There are two important lessons we can draw from these verses:
First, temptation in and of itself is not sin. It is what we do with our temptation that determines whether it is sin or not. Look back at verse 15: Jesus was tempted, yet without sin. This truth set me free from the unattainable, performance-driven burden that not only did I have to keep from sinning in life (essentially, be completely perfect), but that I couldn’t even be tempted by anything. If I was, that meant I wasn’t worth anything. Now, temptation can, to a certain extent, if habitually the same thing, potentially show us something that’s off in our hearts and minds. But we shouldn’t burden ourselves with expectations that aren’t required either.

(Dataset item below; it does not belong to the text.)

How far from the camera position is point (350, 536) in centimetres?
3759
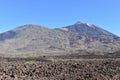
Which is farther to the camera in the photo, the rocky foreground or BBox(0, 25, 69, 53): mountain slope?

Secondly, and probably most importantly, we find our freedom in Jesus. It’s interesting that after speaking of Jesus being tempted in every respect, yet not sinning, the author continues on by saying that we can now confidently reach out to this very same Jesus and receive grace and help in our own time in need. Because if Jesus was a perfect, disembodied, completely divine being, there’s not necessarily much to relate to. Especially if He doesn’t know what it’s like to be human. But if Jesus was a real, live human, who experienced everything you and I have, are, and ever will, then now we have a friend forever in the person of Jesus.
Simply put: by embracing the humanity of Jesus, we learn to embrace the Jesus in us.
Because the very same Jesus that was tempted — just like us — yet was completely without sin, that Jesus died for us and rose again on the third day. And He now sits on the throne, ever interceding on our behalf, covering us with His blood that we might be presented before God the Father as righteous and holy, as innocent and faultless (Romans 8:34, Hebrews 7:25, Ephesians 1:4; 4:24, to same only a few). And the very same Jesus that conquered sin, death, and grave: He now lives in us! Jesus, He knows the way out. And if He lives in us, then we too can find our freedom from sin. For the same spirit that raised Jesus from the dead now lives in you and me (Romans 8:11).
In the humanity of Jesus, we find our freedom. In the humanity of Jesus, we find the grace, strength, and help we need to overcome any giant or battle we might be facing. If you are hurting, Jesus knows what that’s like, and He will bring you comfort and healing. If you are facing difficulty and hardship, Jesus know what that’s like, and He will strengthen and sustain you. If you are struggling against some sin, temptation, or destructive habit, Jesus was tempted too, and He knows the way out. He knows the way to freedom. He knows the way to life. That’s why He came: to give us life abundant (John 10:10). In the Greek, it means life “superadded” — more life that we could ever possibly imagine, constantly being poured into us. Jesus is enough.
My prayer today is that each and every one of us would discover the true Jesus today. The true nature and heart of the Risen King, who conquered sin and gave His life so that we could experience complete freedom not someday when we “go to Heaven,” but here, and right now. In this moment, wherever we are at. Jesus knows us. He hears us. And He is for us. All we need to do is reach out and ask for His help, and He will show us the way to life everlasting. He will show us the way to resurrection power that fills our bones and lungs until we are beaming with love, joy, and peace.
Embrace the humanity of Jesus. It’s where freedom is found. It’s where life is found. It’s where we are found.